Reading text —
- Opening Delimiter -
Naive retraining allows spurious correlations to "leak back": Retrain performed worse than Remove alone on PIP-Net. Table 3 shows that standard retraining learns new background concepts (beach → sea/harbor/lake) to replace the deleted ones, while CBDebug successfully shifts dependence to bird features like "duck-like body" or "orange wings."

Highlights & Insights¶

Interpretability as a "Label Generator": The cleverest part is using CBM's own concept activation scores as sample-level auxiliary labels, bridging the gap between "concept-level human feedback" and "supervised bias mitigation requiring sample labels." Interpretability is no longer just for viewing but directly drives debiasing.
Expert Feedback as Causal Intervention: Formalizing the labeling of spurious concepts as an intervention on observed confounders to approximate a counterfactual distribution provides a clean theoretical framework for human-in-the-loop debugging and justifies "not changing labels" during targeted augmentation.
Permutation Weighting for Continuous Activations: Choosing permutation weighting over GroupDRO is crucial because concept activations are high-dimensional and continuous; this avoids extra clustering and escapes the collapse of low-support groups.
Transferability: This "Activation → Auxiliary Label → Bias Mitigation" bridge can theoretically be applied to any interpretable-by-design concept model (authors mention potential extension to CAM and other post-hoc XAI), providing a general debugging paradigm.

Limitations & Future Work¶

The authors acknowledge high variance when using Post-hoc CBM as a backbone; results are highly sensitive to initialization and training randomness, requiring cautious interpretation (some standard deviations are very large, e.g., Remove on Waterbirds ±20.7).
Effectiveness depends on feedback quality: Inaccurate or adversarial concept feedback will erode gains.
The framework assumes task-level spuriousness and does not directly address class-specific spurious correlations, limiting applicability in scenarios where spuriousness varies by class.
- Closing Delimiter -
Task requirements —
[1] Duplicate the passage from the concept-bottleneck debugging text that runs between "Effectiveness depends on" and "varies by class.", inclusive.
[2] According to the concept-bottleneck debugging text, why is permutation weighting chosen over GroupDRO?

Data section —
- Opening Delimiter -
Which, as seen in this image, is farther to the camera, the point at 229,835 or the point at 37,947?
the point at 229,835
- Closing Delimiter -
- Opening Delimiter -
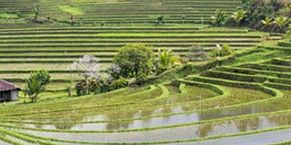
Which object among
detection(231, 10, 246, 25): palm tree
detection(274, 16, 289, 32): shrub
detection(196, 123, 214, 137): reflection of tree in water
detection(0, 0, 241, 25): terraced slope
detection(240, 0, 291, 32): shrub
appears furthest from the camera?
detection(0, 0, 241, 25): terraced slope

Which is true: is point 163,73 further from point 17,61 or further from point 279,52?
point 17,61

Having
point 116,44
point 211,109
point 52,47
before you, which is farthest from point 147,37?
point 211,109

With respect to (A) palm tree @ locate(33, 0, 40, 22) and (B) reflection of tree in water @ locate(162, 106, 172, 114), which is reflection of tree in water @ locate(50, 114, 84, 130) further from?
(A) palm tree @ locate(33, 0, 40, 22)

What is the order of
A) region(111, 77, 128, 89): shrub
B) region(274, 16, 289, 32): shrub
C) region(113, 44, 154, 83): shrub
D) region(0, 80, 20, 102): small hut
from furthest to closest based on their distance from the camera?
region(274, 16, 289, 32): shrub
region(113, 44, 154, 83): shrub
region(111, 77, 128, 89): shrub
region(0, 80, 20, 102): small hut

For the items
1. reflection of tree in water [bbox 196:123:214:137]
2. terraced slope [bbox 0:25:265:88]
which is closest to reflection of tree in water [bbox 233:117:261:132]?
- Closing Delimiter -
Solutions in order —
[1]
Effectiveness depends on feedback quality: Inaccurate or adversarial concept feedback will erode gains.
The framework assumes task-level spuriousness and does not directly address class-specific spurious correlations, limiting applicability in scenarios where spuriousness varies by class.

[2] Concept activations are high-dimensional and continuous, so permutation weighting avoids extra clustering and escapes the collapse of low-support groups.